Entre o repouso e doses de remédio para gripe-virose-rinite, ou uma dessas, as páginas finais deste belo mergulho de Jotabê Medeiros se saíram um eficiente lenitivo.
Já vinha lendo há algum tempo a saga do baiano que emplacou hits de sucesso, frases de efeito longevo e um estilo que embalou uma geração do rock brasileiro.
Ganhei tempo compulsório de ontem pra cá e a inalação ajudou a acompanhar os instantes finais do “Maluco Beleza”, alguém que não soube administrar a vida pessoal como adestrava os acordes de guitarra ou desfiava versos cortantes em letras provocantes.

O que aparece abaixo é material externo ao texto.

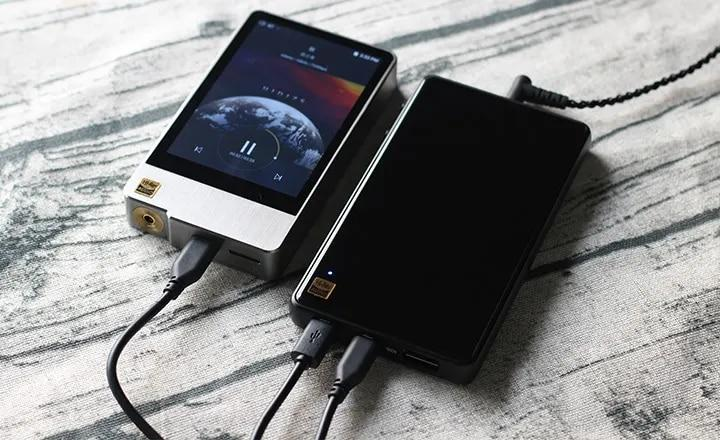 Hidizs DH1000 Hifi Dual Balanced Headphone Amplifier HiFiGo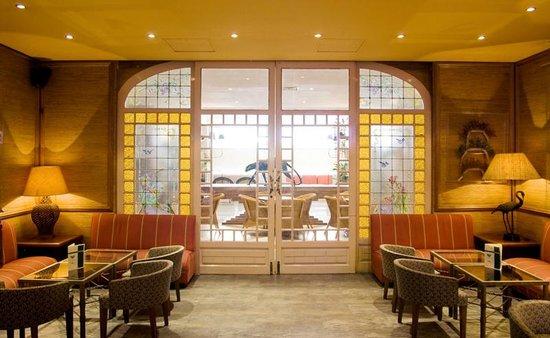 Amazonia Lisboa Hotel: Bar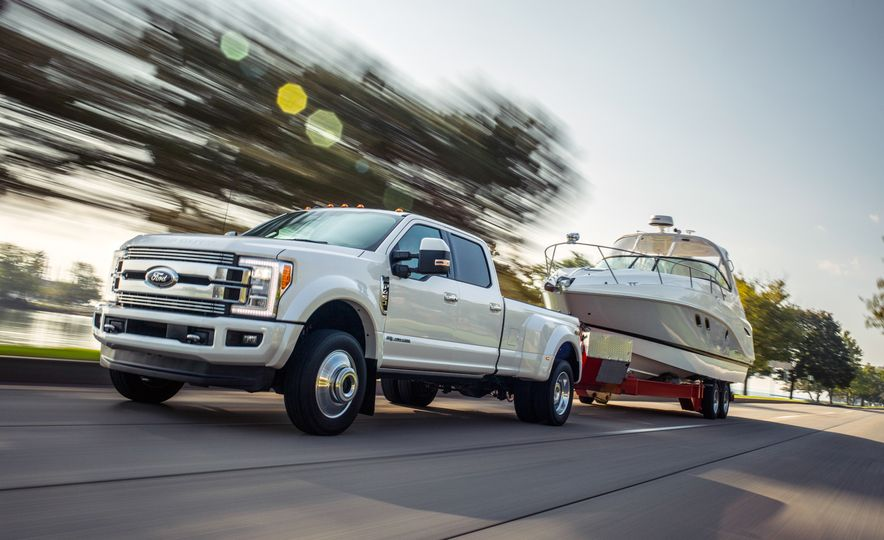 2018 Ford F450 Super Duty Limited - Slide 1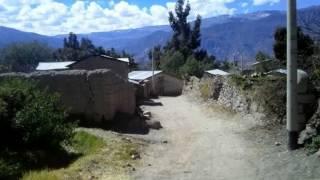 Pauza - Paucar del Sarasara - Ayacucho- Peru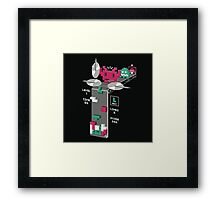 The Tetris Graveyard Framed Print
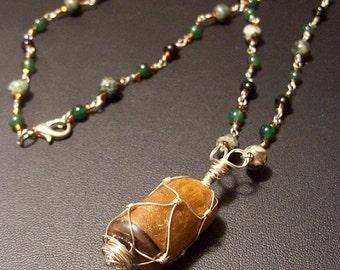 Wire Wrapped Tiger Eye with Gemstone Chain Kambaba Jasper Green Quartz and Black Obsidian
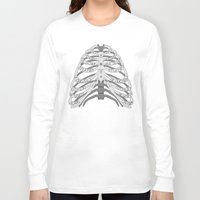winchester Long Sleeve T-shirts featuring Winchester Bones by Lisa Buchfink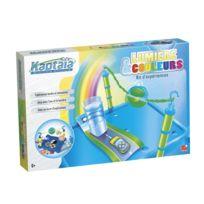 Kaptaia - Cle62135 - Jeu éducatif et scientifique - Kit d'expériences Lumière Couleurs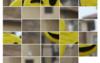 【パズル】脳トレ ― スライドパズル Level:6【ブラウザゲーム】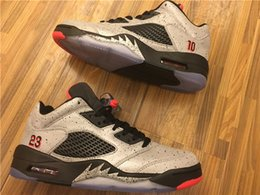 with box 5 low Neymar space 3m reflective effect Cement grey men basketball shoes 5s mens sneakers size 8-12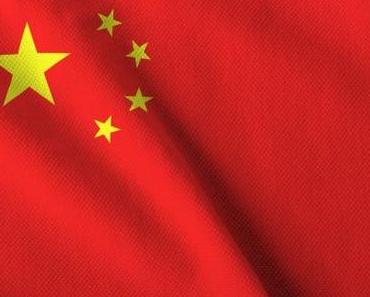 China: Internetzugang nur gegen Gesichtsscan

A leitura é calmante das tensões, um escape mesmo, companhia dessas paradas forçadas por enfermidade em forma de atrevido recado do corpo para a mente que insiste na tomada.

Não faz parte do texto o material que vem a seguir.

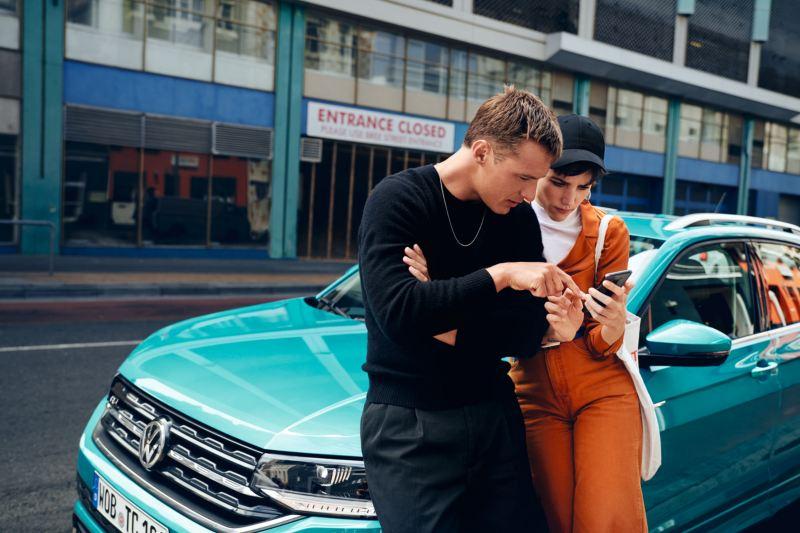 Volkswagen 最新消息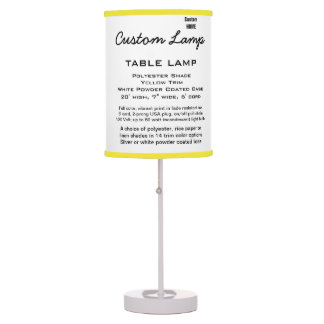 Custom WHITE Table Lamp POLY Shade YELLOW Trim
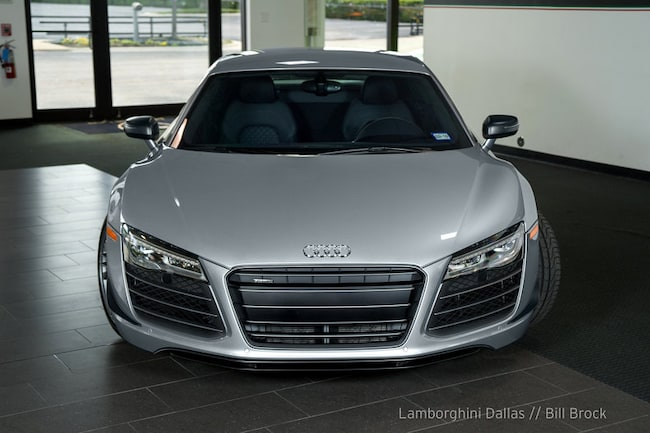 used 2015 audi r8 for sale richardson tx stock l0977. Black Bedroom Furniture Sets. Home Design Ideas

Em janeiro deste ano findando, a quarentena da experiência covidiana rendeu três livros graúdos pelas minhas contas. Agora, baixei de novo a cama e os capítulos derradeiros da biografia de Raul dos Santos Seixas mantiveram os olhos abertos. Sem colírio e sem óculos escuros.

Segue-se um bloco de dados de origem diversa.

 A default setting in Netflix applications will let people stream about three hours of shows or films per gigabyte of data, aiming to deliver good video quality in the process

Pouca gente sabe, mas existem grandes sucessos do artista para além de Metamorfose Ambulante, Gita, Eu Nasci Há 10 mil anos atrás. Antes de parir seus próprios discos, e depois de “passar forme por dois anos na cidade maravilhosa”, o então produtor da CBS criou canções que estouraram nas vozes de Diana, Odair José, Jerry Adriani e Baltazar.
Raul Seixas era – em verdade – um brilhante ator. Tão bom que interpretava um icônico cantor e irrequieto compositor e todo mundo acreditava, dizia dele próprio em refinada ironia.
A frutífera parceria com Paulo Coelho, seu “inimigo íntimo”, cujo desfecho foi de afastamento irremediável por pura incompatibilidade de “gênios”, o mito que construiu de si mesmo e o ocaso na mistura mortal de álcool, cocaína e diabetes. Tudo isso em 334 fulgurantes páginas.
Essa viagem nas palavras chega ao fim trazendo a mensagem de que “a canção não está perdida”, que é preciso ter “fé em Deus e fé na vida” e que “tenho uma porção de coisas grandes pra conquistar e não posso ficar aí parado”. Tudo o que que o filho de dona Maria Eugênia e o pai de Simone, Vívian e Scalert cantou, mas não conseguiu viver nos seus brevíssimos 44 anos.
“Se é de batalhas que se vive a vida”, recomeçar e tentar outra vez é sempre necessário. Mas, do jeito certo. Pois o trem está sempre chegando na estação. Às vezes, sem passagem de volta.